======== Extracted information ========

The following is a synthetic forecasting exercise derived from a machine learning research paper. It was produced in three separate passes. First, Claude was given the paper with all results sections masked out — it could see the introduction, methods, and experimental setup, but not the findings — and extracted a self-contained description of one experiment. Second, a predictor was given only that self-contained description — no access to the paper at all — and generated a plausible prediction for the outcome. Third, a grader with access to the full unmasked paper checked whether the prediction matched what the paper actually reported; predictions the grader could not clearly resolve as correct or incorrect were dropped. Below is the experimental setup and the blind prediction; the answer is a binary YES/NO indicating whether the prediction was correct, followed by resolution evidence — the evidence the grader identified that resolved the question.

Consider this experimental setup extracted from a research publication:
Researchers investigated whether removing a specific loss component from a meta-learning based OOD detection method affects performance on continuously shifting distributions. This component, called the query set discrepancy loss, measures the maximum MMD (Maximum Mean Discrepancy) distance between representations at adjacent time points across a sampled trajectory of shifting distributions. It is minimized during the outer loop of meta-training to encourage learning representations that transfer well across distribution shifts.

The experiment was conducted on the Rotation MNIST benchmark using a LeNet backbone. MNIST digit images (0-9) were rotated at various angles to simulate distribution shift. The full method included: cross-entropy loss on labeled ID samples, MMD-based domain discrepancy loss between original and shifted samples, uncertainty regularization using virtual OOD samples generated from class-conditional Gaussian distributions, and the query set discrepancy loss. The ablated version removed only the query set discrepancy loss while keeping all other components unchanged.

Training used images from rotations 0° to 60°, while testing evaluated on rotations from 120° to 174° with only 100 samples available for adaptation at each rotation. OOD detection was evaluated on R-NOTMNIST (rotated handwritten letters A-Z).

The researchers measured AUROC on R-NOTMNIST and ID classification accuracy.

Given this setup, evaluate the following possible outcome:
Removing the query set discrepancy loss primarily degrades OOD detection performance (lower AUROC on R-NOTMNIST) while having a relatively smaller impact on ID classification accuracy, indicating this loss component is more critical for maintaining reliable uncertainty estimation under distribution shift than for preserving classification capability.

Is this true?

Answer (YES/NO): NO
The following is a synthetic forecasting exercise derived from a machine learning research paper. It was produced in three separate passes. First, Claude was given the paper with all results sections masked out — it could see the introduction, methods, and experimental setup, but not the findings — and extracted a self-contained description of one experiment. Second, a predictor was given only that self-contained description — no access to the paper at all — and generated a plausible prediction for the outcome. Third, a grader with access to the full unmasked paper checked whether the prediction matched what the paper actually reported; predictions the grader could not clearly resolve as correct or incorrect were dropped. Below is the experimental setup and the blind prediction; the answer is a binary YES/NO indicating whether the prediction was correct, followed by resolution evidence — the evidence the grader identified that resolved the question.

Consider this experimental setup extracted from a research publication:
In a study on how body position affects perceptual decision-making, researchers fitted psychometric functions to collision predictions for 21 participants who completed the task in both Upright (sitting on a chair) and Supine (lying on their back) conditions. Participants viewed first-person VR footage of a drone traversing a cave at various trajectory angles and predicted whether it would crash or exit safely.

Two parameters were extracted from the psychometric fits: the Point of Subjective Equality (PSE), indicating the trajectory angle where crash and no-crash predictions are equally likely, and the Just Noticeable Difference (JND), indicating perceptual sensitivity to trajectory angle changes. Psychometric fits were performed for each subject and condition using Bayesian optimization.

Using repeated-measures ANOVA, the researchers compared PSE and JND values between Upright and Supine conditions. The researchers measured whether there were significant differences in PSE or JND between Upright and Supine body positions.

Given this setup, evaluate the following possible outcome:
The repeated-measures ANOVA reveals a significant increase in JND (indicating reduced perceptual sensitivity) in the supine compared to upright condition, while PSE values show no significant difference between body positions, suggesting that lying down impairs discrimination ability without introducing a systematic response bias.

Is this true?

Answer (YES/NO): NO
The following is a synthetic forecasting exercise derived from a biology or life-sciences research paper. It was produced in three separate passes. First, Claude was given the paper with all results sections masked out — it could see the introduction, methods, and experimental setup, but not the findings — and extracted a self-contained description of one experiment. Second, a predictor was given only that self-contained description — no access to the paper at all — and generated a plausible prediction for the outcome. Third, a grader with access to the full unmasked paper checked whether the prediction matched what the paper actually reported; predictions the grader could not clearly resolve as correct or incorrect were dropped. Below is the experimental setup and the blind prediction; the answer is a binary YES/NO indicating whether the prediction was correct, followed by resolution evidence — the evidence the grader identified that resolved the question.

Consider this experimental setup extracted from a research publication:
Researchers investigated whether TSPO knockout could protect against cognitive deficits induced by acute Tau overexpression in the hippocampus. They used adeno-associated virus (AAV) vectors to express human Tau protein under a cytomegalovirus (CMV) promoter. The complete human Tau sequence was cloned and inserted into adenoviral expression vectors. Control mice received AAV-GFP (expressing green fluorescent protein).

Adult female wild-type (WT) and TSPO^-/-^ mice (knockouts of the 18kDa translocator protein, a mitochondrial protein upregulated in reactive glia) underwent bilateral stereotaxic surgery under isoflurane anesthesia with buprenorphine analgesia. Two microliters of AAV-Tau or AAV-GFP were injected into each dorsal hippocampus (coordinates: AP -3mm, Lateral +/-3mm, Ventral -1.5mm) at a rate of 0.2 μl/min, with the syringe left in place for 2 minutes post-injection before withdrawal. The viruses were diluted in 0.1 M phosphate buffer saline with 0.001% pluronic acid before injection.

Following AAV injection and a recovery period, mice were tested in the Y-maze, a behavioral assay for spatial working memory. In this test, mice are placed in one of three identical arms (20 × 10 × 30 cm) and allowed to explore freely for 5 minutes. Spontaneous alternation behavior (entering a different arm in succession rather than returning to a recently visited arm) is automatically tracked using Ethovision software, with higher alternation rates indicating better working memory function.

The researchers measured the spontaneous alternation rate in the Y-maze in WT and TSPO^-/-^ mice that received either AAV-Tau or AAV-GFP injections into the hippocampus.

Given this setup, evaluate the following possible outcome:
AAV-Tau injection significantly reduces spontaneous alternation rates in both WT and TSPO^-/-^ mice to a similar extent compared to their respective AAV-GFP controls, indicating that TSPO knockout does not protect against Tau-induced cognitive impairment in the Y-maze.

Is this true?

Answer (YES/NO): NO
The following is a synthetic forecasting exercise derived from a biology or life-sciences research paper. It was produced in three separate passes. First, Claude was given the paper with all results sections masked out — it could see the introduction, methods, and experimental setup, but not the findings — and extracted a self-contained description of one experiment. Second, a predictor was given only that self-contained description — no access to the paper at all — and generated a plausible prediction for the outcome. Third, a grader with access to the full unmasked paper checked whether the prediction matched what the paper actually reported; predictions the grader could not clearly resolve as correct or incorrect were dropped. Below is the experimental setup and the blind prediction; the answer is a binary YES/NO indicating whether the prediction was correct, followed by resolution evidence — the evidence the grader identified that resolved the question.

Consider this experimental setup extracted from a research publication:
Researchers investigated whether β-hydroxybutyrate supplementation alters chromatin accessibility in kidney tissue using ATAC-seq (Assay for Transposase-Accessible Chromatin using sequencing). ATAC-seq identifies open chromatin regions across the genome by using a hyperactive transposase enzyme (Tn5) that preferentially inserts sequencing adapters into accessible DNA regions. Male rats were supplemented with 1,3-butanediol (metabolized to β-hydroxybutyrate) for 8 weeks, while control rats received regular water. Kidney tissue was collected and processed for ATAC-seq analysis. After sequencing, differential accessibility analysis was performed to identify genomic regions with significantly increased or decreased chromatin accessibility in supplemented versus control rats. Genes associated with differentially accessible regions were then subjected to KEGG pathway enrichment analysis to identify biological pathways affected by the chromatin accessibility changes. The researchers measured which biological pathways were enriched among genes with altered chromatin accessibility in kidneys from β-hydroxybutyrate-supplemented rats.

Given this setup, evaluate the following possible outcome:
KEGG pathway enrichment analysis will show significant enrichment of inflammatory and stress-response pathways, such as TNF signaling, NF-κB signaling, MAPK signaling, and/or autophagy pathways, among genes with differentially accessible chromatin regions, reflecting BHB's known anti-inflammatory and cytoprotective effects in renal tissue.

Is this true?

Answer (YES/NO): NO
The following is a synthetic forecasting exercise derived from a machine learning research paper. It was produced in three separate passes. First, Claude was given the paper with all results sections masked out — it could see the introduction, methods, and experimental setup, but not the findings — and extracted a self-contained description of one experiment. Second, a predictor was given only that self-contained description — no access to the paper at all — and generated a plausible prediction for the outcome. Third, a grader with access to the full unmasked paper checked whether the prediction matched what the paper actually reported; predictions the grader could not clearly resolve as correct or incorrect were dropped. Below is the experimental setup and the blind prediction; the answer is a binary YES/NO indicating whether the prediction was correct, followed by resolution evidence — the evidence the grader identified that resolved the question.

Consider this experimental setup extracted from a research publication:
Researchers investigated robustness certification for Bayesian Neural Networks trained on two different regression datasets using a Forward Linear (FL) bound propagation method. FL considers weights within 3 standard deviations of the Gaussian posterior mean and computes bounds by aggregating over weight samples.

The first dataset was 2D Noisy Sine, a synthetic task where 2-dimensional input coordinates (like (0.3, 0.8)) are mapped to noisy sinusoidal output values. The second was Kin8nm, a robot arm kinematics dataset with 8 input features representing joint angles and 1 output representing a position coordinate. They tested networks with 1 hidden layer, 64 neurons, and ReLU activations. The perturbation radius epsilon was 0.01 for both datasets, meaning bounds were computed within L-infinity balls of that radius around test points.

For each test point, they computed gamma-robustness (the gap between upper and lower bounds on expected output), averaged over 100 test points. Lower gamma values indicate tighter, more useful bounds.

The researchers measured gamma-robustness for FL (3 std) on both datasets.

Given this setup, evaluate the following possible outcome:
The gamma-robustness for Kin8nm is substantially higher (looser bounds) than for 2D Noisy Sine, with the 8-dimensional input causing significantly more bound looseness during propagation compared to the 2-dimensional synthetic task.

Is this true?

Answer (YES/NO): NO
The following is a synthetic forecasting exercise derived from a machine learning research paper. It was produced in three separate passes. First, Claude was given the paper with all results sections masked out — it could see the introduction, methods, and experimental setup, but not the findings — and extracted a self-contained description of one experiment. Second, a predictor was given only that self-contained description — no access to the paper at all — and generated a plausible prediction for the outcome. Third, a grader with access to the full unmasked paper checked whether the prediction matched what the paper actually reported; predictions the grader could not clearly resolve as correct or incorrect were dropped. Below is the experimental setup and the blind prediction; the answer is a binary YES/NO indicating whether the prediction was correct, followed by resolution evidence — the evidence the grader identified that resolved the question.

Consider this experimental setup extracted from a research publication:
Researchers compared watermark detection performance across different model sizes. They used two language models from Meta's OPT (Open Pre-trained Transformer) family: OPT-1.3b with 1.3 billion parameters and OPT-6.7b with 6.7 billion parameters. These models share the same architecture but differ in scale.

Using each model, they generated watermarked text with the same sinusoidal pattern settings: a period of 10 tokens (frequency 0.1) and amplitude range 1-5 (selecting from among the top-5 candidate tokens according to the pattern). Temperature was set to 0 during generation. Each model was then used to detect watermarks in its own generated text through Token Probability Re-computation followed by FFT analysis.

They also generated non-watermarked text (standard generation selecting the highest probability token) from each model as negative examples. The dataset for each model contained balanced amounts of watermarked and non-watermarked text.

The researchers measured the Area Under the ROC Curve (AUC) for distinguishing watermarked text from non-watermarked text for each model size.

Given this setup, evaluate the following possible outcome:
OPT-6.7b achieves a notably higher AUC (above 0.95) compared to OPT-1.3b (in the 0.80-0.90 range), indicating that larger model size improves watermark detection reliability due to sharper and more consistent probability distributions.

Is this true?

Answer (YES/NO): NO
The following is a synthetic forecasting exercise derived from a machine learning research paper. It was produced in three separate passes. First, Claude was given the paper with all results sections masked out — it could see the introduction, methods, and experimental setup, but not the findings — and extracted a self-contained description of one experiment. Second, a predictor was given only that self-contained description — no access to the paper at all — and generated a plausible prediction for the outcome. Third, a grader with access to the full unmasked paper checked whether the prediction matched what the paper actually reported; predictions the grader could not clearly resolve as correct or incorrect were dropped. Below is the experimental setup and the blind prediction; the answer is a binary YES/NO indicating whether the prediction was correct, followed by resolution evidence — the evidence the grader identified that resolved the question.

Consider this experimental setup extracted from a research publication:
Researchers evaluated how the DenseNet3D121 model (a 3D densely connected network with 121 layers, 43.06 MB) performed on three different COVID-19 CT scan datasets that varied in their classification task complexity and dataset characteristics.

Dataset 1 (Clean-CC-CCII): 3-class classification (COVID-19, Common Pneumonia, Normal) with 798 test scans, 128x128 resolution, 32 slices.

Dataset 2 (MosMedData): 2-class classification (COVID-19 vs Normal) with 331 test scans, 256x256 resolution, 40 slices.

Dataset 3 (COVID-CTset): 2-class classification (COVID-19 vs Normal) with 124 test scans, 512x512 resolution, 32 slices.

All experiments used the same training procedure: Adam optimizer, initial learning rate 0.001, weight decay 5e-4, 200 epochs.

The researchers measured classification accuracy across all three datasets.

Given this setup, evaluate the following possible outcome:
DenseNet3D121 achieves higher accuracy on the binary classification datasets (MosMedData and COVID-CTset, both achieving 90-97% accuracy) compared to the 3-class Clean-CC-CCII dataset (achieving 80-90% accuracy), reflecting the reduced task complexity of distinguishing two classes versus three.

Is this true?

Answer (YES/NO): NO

========

**The problem**: How many lines of the entries above contain the word "Bayesian"? Give the number alone.

**Written response**: 2